Huzzah! Now, the enumeration only outputs 17 plans, with at most one intermediary stop. This is much more reasonable for two parks that are only 500mi from one another, and the only reason there are even as many as 17 plans is simply because each park has multiple RV campgrounds.
Furthermore, this last improvement allows me to accomplish what I set out to do: changing the minimum progress to 400mi allows Souffle to output 3,032 road trip plans from the Everglades to Mount Rainier in under a second.
CLI tool
I’ve parameterized the start and end locations into a small CLI tool to run this road trip planner:
❯ road-trip-planner --help
road-trip-planner 0.0.1
Sam Tay, samctay@pm.me
Generates road trip plans via national parks
USAGE:
road-trip-planner [FLAGS] <from> <to>
ARGS:
<from> Starting park code (e.g. ever)
<to> Ending park code (e.g. olym)
FLAGS:
-h, --help Prints help information
-l, --lucky Output a single trip
--min Use minimum distance between stops (for --lucky)
-r, --refresh Use fresh NPS data
-V, --version Prints version information
Conclusion
This was a fun exercise, but the resulting planner isn’t as useful as it could
be. The main missing ingredients are ordering and choice. While souffle supports
a single arbitrary choice from a given domain, what I’d really like to be able
to do is specify preferences, i.e. first choose from campgrounds with wifi
service and dump stations, and if there are none, then settle for cell service,
etc.. Something like Postgres’ coalesce
function would make this planner much
more useful.
Future improvements I have in mind for this planner are the following:
- Include the cell, internet, and dump amenities in the enumeration output. These can then be externally counted, so that plans can be sorted by stops with the most cell service, or to filter plans that include at least one dump stop every 500mi, etc..
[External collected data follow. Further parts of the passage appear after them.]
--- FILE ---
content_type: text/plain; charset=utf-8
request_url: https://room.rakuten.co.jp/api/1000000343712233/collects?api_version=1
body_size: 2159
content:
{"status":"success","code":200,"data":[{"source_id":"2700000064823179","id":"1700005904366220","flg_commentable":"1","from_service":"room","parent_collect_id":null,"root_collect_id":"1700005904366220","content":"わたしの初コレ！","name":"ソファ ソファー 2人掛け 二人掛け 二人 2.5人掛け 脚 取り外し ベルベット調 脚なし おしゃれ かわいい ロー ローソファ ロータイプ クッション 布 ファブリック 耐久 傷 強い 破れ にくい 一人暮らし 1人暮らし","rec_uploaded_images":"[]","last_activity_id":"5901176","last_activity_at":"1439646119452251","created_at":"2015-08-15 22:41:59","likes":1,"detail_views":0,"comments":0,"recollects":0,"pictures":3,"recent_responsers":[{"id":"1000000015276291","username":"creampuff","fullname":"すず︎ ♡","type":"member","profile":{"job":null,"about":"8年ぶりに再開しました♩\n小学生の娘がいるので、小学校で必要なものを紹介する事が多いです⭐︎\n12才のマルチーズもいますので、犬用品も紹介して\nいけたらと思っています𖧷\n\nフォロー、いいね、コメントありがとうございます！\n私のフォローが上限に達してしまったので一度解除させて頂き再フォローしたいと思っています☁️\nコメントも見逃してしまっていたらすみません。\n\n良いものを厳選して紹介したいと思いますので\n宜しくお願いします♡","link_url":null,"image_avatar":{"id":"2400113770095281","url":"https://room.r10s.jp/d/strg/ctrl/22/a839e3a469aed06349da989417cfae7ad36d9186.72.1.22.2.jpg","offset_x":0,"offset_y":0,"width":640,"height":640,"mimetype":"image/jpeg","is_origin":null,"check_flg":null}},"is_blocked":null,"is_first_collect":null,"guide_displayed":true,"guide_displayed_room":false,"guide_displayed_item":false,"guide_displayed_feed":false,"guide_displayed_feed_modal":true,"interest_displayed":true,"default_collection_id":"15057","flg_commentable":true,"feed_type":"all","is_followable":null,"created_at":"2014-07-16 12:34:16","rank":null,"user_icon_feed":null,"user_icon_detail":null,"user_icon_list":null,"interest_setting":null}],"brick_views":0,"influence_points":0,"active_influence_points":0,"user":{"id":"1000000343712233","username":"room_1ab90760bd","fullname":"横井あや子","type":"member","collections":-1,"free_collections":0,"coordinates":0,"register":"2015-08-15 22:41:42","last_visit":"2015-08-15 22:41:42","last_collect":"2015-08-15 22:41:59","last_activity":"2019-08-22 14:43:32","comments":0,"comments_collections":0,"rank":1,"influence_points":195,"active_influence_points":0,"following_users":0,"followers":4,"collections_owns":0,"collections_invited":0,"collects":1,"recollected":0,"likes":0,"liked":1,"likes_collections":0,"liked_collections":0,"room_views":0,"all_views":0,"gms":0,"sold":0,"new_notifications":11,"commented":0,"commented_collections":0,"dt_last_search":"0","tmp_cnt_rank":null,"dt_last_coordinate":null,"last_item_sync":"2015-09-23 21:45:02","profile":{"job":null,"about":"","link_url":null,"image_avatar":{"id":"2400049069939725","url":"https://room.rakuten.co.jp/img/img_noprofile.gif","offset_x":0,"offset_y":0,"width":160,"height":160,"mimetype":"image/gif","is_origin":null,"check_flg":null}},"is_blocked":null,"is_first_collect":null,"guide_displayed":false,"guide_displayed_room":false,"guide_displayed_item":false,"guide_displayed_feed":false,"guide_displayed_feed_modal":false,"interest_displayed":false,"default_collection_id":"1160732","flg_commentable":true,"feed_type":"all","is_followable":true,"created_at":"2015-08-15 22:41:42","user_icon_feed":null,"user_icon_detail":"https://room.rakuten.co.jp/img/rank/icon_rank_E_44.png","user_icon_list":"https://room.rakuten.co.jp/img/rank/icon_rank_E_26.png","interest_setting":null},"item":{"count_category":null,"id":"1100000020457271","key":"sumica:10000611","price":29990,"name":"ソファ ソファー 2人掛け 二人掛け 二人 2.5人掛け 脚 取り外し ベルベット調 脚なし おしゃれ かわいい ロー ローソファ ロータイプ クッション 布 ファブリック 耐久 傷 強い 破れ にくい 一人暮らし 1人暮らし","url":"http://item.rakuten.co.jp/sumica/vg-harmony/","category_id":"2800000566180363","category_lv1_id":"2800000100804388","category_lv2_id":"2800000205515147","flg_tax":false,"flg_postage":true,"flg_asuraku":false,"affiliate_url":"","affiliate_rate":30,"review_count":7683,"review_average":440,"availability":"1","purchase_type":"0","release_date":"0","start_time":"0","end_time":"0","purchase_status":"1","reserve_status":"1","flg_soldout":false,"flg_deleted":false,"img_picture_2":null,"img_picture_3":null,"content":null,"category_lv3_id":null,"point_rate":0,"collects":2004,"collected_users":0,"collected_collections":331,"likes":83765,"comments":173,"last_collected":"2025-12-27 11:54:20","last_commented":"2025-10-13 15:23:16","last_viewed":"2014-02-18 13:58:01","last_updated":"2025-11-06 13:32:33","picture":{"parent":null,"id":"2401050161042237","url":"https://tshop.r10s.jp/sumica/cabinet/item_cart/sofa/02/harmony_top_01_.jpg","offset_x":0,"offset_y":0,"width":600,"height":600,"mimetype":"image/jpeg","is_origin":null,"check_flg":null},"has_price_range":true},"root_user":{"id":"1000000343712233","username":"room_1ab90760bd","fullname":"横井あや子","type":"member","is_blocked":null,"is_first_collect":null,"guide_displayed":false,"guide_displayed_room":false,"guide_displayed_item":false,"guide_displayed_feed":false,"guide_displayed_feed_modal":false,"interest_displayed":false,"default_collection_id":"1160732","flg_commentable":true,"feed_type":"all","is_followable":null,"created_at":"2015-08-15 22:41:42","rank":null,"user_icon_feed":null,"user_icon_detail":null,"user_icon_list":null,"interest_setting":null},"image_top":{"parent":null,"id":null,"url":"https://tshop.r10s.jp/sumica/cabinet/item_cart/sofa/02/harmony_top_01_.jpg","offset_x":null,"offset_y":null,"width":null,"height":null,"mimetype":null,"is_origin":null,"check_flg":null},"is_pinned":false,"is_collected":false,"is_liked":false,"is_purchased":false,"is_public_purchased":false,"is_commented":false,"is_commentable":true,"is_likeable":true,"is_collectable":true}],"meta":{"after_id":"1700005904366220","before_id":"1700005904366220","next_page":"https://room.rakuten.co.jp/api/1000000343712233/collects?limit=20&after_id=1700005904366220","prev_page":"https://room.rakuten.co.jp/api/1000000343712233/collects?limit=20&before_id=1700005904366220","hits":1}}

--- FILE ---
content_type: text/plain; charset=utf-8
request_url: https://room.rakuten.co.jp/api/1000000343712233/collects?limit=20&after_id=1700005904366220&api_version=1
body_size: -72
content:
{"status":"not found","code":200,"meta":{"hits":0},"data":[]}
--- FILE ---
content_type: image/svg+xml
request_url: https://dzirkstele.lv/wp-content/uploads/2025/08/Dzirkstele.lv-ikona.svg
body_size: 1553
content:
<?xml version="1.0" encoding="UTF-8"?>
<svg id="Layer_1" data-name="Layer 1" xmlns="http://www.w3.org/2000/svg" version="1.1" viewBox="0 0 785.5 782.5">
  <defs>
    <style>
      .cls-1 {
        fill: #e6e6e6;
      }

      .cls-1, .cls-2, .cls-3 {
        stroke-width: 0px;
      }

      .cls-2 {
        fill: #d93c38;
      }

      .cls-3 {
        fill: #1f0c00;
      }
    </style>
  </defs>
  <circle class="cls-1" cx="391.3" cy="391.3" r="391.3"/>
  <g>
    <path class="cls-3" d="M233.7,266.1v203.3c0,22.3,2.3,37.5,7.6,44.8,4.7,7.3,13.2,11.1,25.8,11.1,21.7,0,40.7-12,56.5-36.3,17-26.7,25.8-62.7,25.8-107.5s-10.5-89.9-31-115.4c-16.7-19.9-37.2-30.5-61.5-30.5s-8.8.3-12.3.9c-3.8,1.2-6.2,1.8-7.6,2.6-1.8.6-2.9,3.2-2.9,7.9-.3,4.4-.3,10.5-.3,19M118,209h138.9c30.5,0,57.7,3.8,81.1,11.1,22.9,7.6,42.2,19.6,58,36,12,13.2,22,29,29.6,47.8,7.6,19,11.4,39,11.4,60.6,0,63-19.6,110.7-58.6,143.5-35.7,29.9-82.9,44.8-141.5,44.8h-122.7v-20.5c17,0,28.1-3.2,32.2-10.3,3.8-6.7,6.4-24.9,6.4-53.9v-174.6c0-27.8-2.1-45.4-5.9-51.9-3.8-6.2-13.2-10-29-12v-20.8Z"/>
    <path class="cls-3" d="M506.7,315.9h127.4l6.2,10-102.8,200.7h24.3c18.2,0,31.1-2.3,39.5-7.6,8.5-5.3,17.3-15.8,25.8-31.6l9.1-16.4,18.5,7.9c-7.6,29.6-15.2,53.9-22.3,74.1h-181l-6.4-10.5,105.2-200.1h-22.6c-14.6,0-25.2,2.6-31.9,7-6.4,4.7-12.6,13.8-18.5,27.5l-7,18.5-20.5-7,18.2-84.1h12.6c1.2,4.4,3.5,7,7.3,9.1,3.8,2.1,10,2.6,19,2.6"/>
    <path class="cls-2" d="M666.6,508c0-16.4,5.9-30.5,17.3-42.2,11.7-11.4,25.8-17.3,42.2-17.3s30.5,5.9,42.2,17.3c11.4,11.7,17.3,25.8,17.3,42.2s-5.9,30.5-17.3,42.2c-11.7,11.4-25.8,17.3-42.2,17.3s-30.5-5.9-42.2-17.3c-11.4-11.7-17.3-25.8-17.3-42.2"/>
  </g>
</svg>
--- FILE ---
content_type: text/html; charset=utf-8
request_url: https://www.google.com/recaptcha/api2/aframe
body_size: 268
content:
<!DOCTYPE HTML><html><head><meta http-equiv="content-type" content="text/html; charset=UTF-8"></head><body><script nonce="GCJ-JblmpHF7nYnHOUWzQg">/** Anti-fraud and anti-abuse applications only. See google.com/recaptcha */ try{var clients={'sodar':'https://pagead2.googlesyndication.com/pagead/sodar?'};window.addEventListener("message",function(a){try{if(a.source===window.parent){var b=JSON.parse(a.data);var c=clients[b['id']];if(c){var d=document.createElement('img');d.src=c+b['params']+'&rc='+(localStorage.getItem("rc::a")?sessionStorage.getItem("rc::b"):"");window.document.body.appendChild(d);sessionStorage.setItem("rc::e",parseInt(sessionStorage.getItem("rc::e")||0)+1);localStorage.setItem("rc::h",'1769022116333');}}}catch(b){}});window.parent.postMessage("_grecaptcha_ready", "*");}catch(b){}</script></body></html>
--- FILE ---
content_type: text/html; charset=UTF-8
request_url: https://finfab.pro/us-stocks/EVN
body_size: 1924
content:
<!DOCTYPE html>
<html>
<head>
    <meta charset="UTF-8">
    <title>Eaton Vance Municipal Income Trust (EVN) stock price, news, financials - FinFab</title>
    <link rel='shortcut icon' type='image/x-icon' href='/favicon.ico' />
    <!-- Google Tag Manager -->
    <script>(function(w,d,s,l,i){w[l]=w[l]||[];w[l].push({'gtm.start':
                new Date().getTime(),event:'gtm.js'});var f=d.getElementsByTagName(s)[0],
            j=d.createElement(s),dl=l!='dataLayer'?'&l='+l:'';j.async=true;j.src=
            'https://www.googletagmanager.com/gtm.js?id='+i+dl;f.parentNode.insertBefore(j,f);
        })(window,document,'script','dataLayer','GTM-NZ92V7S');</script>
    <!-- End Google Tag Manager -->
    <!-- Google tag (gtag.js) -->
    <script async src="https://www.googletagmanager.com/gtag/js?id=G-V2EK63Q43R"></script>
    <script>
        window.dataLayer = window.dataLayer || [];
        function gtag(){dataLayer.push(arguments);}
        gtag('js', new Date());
- A few more things should be parameterized from the CLI, such as the RV length, minimum progress and maximum segment distance. The minimum progress turns out to be a very important parameter, and makes the difference of whether or not the computation finishes in a second or days.
- Call out to an API for actual driving distance and/or time, instead of using the haversine approximation.